● **Available data**
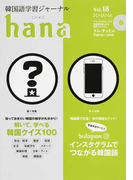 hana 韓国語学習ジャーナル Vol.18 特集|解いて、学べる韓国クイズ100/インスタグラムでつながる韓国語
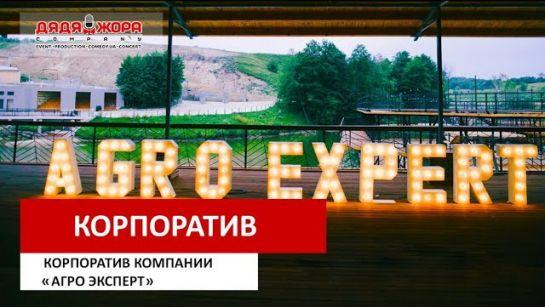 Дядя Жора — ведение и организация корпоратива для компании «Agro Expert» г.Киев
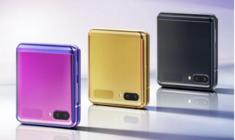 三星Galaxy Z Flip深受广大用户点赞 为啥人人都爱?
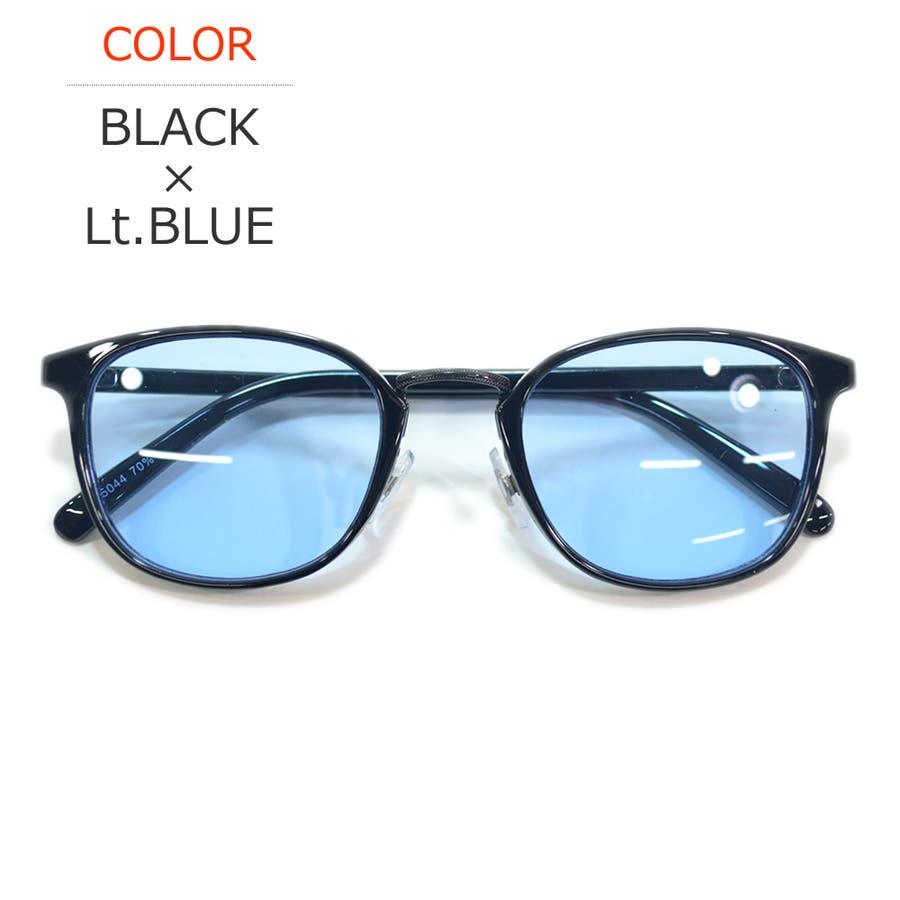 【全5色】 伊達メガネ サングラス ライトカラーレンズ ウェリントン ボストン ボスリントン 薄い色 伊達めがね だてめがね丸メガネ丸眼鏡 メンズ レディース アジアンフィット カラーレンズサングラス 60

...

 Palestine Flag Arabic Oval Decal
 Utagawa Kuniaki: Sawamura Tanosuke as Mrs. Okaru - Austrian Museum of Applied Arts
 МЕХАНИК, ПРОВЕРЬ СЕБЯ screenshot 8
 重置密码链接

● **Work order**
In the data above, find the line containing "三星Galaxy Z Flip深受广大用户点赞 为啥人人都爱?" and the line containing "アジアンフィット カラーレンズサングラス 60". Repeat those two lines and everything between them exactly, minus the pictures.

● **Task response**
 三星Galaxy Z Flip深受广大用户点赞 为啥人人都爱?
 【全5色】 伊達メガネ サングラス ライトカラーレンズ ウェリントン ボストン ボスリントン 薄い色 伊達めがね だてめがね丸メガネ丸眼鏡 メンズ レディース アジアンフィット カラーレンズサングラス 60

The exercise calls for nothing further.